Tanto uno como otro fenómeno pueden ser productos lógicos de una educación recibida, presidida por la abundancia de tópicos elevados a dogmas y por la carencia casi absoluta de pensamiento crítico y reflexivo, susceptible de aceptar la demagogia como moneda de uso común y los ucases gubernativos como reflejo de anhelos populares. También, por la incapacidad de pasar del yo quiero al yo debo (Gregorio Luri), aunque esta última nota es característica común de todo ser humano integrado en la destartalada escuela de la postmodernidad. Veamos por separado estos rasgos.

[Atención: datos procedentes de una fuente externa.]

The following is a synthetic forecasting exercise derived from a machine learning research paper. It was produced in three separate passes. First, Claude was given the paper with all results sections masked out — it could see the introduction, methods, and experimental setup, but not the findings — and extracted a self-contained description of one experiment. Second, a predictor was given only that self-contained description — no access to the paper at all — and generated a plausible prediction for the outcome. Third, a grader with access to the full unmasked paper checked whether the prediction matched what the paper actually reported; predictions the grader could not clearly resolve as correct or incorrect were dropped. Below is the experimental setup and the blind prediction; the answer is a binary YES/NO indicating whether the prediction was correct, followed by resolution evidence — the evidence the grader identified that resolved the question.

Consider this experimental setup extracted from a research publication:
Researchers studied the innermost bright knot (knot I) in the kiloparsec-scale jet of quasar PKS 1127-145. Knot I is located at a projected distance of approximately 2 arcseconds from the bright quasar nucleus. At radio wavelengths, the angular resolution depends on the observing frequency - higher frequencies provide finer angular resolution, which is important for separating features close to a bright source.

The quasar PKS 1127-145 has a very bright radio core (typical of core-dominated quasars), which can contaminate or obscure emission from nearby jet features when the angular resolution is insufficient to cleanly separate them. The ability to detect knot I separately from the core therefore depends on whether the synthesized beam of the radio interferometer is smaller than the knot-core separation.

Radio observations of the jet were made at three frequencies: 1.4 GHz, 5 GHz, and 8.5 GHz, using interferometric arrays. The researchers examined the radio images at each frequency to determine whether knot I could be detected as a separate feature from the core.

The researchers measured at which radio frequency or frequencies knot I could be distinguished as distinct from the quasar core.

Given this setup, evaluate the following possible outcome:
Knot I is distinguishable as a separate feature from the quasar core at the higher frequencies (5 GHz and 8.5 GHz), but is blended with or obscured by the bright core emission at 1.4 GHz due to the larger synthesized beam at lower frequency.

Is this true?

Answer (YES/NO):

En el primero de ellos, no hace falta mucha agudeza para percibir que el tópico y el lugar común sobre el presente y el pasado se han enseñoreado de la conciencia común de muchos españoles; las sucesivas vueltas de tuerca desde las memorias históricas a la memoria democrática, presididas por la mentira, han ido configurando unanimidades sobre hechos, causas, efectos y pretendidas soluciones, sobre lo que no es lícito discrepar, a riesgo de la sanción social, de momento, y de la sanción administrativa y penal que se vislumbra.

De este modo, la búsqueda de datos objetivos, el razonamiento y la deducción de consecuencias han brillado por su ausencia salvo en mentes preclaras; toda crítica, aunque sea positiva, se considera desacato, desafección o derrotismo, mientras que la negativa es sencillamente un inocuo derecho al pataleo, del que nadie se preocupa por su ineficacia.

Por último, el caprichoso yo quiero, sustentado en derechos de segunda o tercera generación, ha sustituido a la ancestral real gana de los españolitos, y hoy se muestra incapaz de ser superada por una pedagogía de los deberes, que es inseparable de los verdaderos derechos, para llegar a un yo debo propio de un pueblo en postura de superación de sí mismo.

Un rayo de esperanza, sin embargo, se abre paso, y ello debido a lo aciago de estos días: la solidaridad y el servicio, que forman parte, seguro, de aquellas buenas cualidades entrañables del pueblo español, que ningún gobierno, régimen o ideología son capaces de arrumbar definitivamente. Basándome en estas cualidades es por lo que me atrevo a levantar un moderado optimismo sobre las conductas de mis compatriotas cuando se superen estos momentos, trágicos para muchos y delicados y crispantes para todos.

Y espero, también, que muchos despierten del letargo de la sumisión; que sean capaces de advertir de forma meridiana, por ejemplo, las malas artes y la inutilidad, al unísono, de un gobierno y, en general, de los partidos políticos; que hayan tomado buena nota de la manipulación sectaria con que los nacionalismos separatistas han aprovechado la desgracia de la pandemia; que, en definitiva, coloquen a cada uno en su sitio, según corresponde a una sociedad sana en la que impere la ética por encima del oportunismo y, a la vez, una buena gobernabilidad de la cosa común.